Friday, January 15, 2010

PCI Security Policies and You - Part 3

When the going gets tough, the tough get help.

At least that's how I look at it, especially when dealing with policy development.

An automated PCI security policy template is a productivity tool that makes sense. A tool - any tool - can't write a good policy for you. What it can do, however, is give you a starting point and guide you along the way to developing all the policies you need. A good tool provides a discipline and thoroughness to keep you from missing something important. It also saves you and your colleagues time and effort by letting you focus on what is important: developing actual policy details that work for your school.

A good security policy template provides you with a structure while preserving flexibility. It also should lead you to additional resources where this can be useful. I've provided an example of this above for a policy addressing web application security policy. (Yes, I know it's impossible to read, but if you click on it you should get an enlarged version.)

Another feature to look for in a policy template is the ability to cross-reference your policies to the PCI requirements. I'm not saying that your policies have to mimic the DSS numbering system, but being able to cross-reference your policies to the DSS can be a time saver.

So the obvious question is where can you find a security policy template? The obvious first answer may be to search the web, but my personal opinion is that this would be one case where Google is not your friend: I searched for "security policy template" and turned up over 41 million links.

A better approach would be to start with the public sources noted in the previous post. Some of these sources may have templates although I'm not sure all are PCI-specific. You also can ask your QSA if they have a policy template tool. Many QSA firms have templates that you can buy and use on your own or with additional consulting assistance. Either way you get a tool that is designed to help you write high quality PCI security policies in the fastest and (hopefully) most painless way. There will be a cost for the templates and for additional support, but compared to the person-hours you will save over developing your own policies from scratch the investment may make sense.
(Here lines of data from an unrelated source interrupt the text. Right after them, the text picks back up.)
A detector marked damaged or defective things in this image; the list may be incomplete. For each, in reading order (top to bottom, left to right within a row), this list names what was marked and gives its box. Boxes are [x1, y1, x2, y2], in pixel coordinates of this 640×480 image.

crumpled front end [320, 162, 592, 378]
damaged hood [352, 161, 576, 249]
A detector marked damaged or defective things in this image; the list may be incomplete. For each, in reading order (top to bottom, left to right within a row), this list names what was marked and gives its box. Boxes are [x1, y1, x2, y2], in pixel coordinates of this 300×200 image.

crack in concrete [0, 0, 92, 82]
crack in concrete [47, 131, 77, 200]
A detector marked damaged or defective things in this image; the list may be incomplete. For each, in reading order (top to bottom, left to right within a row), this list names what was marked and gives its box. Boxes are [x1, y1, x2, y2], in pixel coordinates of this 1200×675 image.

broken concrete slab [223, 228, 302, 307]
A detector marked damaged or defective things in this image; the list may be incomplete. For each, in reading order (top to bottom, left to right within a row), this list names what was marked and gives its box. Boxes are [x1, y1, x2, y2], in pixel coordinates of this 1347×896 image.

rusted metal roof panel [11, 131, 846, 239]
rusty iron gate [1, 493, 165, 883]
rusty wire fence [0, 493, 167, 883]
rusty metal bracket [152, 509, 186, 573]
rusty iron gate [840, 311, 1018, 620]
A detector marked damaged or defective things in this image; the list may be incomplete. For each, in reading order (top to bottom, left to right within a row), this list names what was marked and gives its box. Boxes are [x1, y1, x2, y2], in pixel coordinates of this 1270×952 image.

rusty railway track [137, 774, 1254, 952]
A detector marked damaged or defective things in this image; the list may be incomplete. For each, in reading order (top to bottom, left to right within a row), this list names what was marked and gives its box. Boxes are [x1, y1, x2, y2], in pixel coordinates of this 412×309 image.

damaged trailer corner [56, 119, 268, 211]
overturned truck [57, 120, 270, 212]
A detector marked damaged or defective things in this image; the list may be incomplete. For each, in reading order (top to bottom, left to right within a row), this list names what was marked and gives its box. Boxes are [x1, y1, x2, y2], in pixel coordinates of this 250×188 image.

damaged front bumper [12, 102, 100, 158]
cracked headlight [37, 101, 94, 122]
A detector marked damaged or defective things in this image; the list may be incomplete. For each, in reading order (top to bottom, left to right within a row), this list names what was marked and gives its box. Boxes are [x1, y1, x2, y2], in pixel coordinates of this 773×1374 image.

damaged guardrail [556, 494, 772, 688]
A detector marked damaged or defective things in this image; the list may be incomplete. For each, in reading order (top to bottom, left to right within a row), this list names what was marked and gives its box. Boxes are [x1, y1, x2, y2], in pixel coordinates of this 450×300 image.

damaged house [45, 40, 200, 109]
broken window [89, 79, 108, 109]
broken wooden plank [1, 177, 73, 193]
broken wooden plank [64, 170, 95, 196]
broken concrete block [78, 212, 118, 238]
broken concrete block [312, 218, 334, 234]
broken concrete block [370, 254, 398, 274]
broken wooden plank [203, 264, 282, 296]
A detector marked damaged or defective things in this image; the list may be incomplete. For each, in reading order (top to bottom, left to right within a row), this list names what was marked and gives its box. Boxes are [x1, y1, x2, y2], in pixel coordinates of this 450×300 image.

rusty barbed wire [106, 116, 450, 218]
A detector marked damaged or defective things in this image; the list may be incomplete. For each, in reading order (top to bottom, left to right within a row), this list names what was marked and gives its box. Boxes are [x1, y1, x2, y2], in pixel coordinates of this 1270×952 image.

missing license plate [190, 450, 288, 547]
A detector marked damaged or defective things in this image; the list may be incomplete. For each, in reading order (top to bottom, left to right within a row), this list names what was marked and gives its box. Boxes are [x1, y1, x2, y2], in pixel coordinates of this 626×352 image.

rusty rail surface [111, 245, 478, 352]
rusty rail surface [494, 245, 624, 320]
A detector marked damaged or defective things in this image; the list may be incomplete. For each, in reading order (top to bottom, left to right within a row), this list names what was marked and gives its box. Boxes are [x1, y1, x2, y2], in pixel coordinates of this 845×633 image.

Another approach is to take advantage of the fact that Higher Ed institutions collaborate. Check with your peers who are managing the PCI program for their schools to see if they have policies that you might be able to use as a guide. They may not be able to solve all your needs, but maybe they can give you a start.

I am planning on a session at the Treasury Institute's PCI Workshop in May addressing PCI policy development. Several individuals have volunteered to help, so I am hopeful we will have a good discussion. (You have registered for the Workshop, right...?)

In the meantime, give a thought to using a policy template. Your PCI policies do not have to be long, wordy documents. My own belief is that policies should be simple declarative sentences. The fewer words the better. Your procedures may be more lengthy, but the policies can be straightforward, so don't fall into the trap of making them cover every possible contingency.

That's another advantage of a template: it keeps you focused.